Most sealants will require the surface(s) being sealed to be clean and free of loose debris. Some sealants will not adhere properly to oily or waxed surfaces, the oil or wax may need to be removed chemically or by sanding. Depending on the sealant being used, the surface may also need to be dry. Other sealants require some moisture to properly cure with the moisture coming from the air or from the surfaces which the sealant is being applied. Others may need a little misting of moisture when conditions or surfaces are very dry.
What to use when
As stated earlier, there is no one sealant that works for every application. Deciding which product to use will often require some research. Each of the major manufacturers have good websites to assist in product selection. Many also have live technical support during normal business hours. At a minimum, you should read the technical data sheet (TDS), often found on the manufacturer’s website. The TDS will cover everything from what the sealant is recommend and not recommended for, how to clean-up the product and any safety concerns that may arise in using the sealant.

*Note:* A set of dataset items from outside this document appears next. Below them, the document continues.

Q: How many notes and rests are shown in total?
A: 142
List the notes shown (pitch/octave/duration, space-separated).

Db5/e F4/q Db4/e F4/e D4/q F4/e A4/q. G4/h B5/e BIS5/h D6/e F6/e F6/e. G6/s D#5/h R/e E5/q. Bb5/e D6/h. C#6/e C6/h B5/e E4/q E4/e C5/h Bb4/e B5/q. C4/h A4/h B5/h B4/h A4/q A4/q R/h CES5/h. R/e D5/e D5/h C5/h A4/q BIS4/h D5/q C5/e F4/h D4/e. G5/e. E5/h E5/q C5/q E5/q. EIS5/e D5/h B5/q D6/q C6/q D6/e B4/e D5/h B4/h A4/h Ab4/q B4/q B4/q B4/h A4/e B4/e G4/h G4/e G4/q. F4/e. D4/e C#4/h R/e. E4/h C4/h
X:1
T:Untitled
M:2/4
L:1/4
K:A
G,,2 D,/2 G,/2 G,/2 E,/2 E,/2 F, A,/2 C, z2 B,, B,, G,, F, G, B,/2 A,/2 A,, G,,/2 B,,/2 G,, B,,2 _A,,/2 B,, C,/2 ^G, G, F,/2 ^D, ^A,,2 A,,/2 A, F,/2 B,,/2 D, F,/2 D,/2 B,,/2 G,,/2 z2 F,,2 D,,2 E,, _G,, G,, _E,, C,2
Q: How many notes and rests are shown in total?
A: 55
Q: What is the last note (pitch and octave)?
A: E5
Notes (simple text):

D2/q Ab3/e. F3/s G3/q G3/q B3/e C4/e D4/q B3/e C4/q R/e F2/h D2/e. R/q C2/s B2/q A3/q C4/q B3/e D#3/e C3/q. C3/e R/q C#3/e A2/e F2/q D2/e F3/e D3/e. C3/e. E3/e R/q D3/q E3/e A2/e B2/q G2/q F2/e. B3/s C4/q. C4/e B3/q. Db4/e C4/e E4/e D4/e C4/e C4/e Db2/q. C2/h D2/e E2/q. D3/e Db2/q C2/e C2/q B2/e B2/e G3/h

When using a caulk or sealant, the product is typically supplied in a 10-ounce tube and application of the product will traditionally be with a manual caulking gun. There are a few additional container and cartridge sizes available as well. The 30-ounce tube, 20-ounce sausage tube and bulk buckets of some sealants are available by some manufacturers.
The advantage of a sausage tube cartridge is the limited container waste produced. When the cartridge is empty, all that is left is a small cookie sized piece of foil, compared to the plastic tube left from the traditional caulk or sealant container. The sausage tube is my preferred application container, unfortunately, not many manufacturers offer the sausage tube option.
Traditionally, we use sealants to seal something out, like water or air. If you’ve had the opportunity to hear Steven Baczek speak, he makes a point that he is also concerned with what is sealed in, meaning how assemblies dry. An important consideration. When used in the right applications, sealants are critical parts of how water and air are managed in construction, the key is using the right product for the job.